- _Work order_: What you return must match the records word for word.

- _Given information_:

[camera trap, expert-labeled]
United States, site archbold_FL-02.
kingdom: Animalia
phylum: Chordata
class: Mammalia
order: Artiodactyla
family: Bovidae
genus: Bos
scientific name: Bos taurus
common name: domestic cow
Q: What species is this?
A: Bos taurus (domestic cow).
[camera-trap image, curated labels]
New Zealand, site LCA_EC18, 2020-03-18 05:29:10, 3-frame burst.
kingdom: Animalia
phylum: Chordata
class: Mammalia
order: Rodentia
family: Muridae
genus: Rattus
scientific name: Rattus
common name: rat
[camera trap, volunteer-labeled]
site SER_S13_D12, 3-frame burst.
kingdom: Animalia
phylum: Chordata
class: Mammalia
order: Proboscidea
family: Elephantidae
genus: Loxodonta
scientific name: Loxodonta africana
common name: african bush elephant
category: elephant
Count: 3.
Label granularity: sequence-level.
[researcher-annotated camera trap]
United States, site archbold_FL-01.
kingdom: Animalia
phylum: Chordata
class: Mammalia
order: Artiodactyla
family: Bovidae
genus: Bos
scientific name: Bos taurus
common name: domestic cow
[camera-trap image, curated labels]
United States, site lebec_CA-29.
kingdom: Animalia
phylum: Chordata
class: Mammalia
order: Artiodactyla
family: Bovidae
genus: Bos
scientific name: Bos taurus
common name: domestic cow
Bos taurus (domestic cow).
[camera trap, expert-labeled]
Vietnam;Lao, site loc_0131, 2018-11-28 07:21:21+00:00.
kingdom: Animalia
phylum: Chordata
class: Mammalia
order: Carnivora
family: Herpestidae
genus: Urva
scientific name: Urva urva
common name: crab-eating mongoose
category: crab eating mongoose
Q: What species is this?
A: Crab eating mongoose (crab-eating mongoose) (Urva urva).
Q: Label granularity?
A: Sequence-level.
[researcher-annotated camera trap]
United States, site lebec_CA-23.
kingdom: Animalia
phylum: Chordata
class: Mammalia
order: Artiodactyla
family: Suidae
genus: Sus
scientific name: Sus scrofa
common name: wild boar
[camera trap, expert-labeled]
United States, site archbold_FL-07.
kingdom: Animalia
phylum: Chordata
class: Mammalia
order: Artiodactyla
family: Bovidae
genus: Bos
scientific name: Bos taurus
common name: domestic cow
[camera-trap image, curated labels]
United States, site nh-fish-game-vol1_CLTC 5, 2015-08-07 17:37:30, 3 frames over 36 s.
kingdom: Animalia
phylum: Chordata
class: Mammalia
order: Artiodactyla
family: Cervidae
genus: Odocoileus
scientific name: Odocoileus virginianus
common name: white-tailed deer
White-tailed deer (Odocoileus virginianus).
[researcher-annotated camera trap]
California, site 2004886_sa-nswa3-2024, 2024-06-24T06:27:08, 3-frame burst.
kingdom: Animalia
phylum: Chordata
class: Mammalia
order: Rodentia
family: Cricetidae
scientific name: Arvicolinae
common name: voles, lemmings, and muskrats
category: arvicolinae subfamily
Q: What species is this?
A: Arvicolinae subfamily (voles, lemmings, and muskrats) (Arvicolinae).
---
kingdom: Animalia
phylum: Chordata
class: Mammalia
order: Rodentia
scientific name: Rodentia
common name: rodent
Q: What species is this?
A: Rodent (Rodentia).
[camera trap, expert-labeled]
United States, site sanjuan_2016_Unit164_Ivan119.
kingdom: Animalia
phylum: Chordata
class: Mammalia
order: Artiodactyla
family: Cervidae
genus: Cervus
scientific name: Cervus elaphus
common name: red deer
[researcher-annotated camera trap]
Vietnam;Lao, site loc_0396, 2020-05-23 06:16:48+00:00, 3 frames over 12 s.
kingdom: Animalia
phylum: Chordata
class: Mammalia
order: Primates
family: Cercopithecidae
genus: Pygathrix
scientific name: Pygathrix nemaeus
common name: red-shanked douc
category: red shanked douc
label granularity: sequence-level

- _Reply_:
[camera trap, expert-labeled]
United States, site archbold_FL-02.
kingdom: Animalia
phylum: Chordata
class: Mammalia
order: Artiodactyla
family: Bovidae
genus: Bos
scientific name: Bos taurus
common name: domestic cow
Q: What species is this?
A: Bos taurus (domestic cow).
[camera-trap image, curated labels]
New Zealand, site LCA_EC18, 2020-03-18 05:29:10, 3-frame burst.
kingdom: Animalia
phylum: Chordata
class: Mammalia
order: Rodentia
family: Muridae
genus: Rattus
scientific name: Rattus
common name: rat
[camera trap, volunteer-labeled]
site SER_S13_D12, 3-frame burst.
kingdom: Animalia
phylum: Chordata
class: Mammalia
order: Proboscidea
family: Elephantidae
genus: Loxodonta
scientific name: Loxodonta africana
common name: african bush elephant
category: elephant
Count: 3.
Label granularity: sequence-level.
[researcher-annotated camera trap]
United States, site archbold_FL-01.
kingdom: Animalia
phylum: Chordata
class: Mammalia
order: Artiodactyla
family: Bovidae
genus: Bos
scientific name: Bos taurus
common name: domestic cow
[camera-trap image, curated labels]
United States, site lebec_CA-29.
kingdom: Animalia
phylum: Chordata
class: Mammalia
order: Artiodactyla
family: Bovidae
genus: Bos
scientific name: Bos taurus
common name: domestic cow
Bos taurus (domestic cow).
[camera trap, expert-labeled]
Vietnam;Lao, site loc_0131, 2018-11-28 07:21:21+00:00.
kingdom: Animalia
phylum: Chordata
class: Mammalia
order: Carnivora
family: Herpestidae
genus: Urva
scientific name: Urva urva
common name: crab-eating mongoose
category: crab eating mongoose
Q: What species is this?
A: Crab eating mongoose (crab-eating mongoose) (Urva urva).
Q: Label granularity?
A: Sequence-level.
[researcher-annotated camera trap]
United States, site lebec_CA-23.
kingdom: Animalia
phylum: Chordata
class: Mammalia
order: Artiodactyla
family: Suidae
genus: Sus
scientific name: Sus scrofa
common name: wild boar
[camera trap, expert-labeled]
United States, site archbold_FL-07.
kingdom: Animalia
phylum: Chordata
class: Mammalia
order: Artiodactyla
family: Bovidae
genus: Bos
scientific name: Bos taurus
common name: domestic cow
[camera-trap image, curated labels]
United States, site nh-fish-game-vol1_CLTC 5, 2015-08-07 17:37:30, 3 frames over 36 s.
kingdom: Animalia
phylum: Chordata
class: Mammalia
order: Artiodactyla
family: Cervidae
genus: Odocoileus
scientific name: Odocoileus virginianus
common name: white-tailed deer
White-tailed deer (Odocoileus virginianus).
[researcher-annotated camera trap]
California, site 2004886_sa-nswa3-2024, 2024-06-24T06:27:08, 3-frame burst.
kingdom: Animalia
phylum: Chordata
class: Mammalia
order: Rodentia
family: Cricetidae
scientific name: Arvicolinae
common name: voles, lemmings, and muskrats
category: arvicolinae subfamily
Q: What species is this?
A: Arvicolinae subfamily (voles, lemmings, and muskrats) (Arvicolinae).
---
kingdom: Animalia
phylum: Chordata
class: Mammalia
order: Rodentia
scientific name: Rodentia
common name: rodent
Q: What species is this?
A: Rodent (Rodentia).
[camera trap, expert-labeled]
United States, site sanjuan_2016_Unit164_Ivan119.
kingdom: Animalia
phylum: Chordata
class: Mammalia
order: Artiodactyla
family: Cervidae
genus: Cervus
scientific name: Cervus elaphus
common name: red deer
[researcher-annotated camera trap]
Vietnam;Lao, site loc_0396, 2020-05-23 06:16:48+00:00, 3 frames over 12 s.
kingdom: Animalia
phylum: Chordata
class: Mammalia
order: Primates
family: Cercopithecidae
genus: Pygathrix
scientific name: Pygathrix nemaeus
common name: red-shanked douc
category: red shanked douc
label granularity: sequence-level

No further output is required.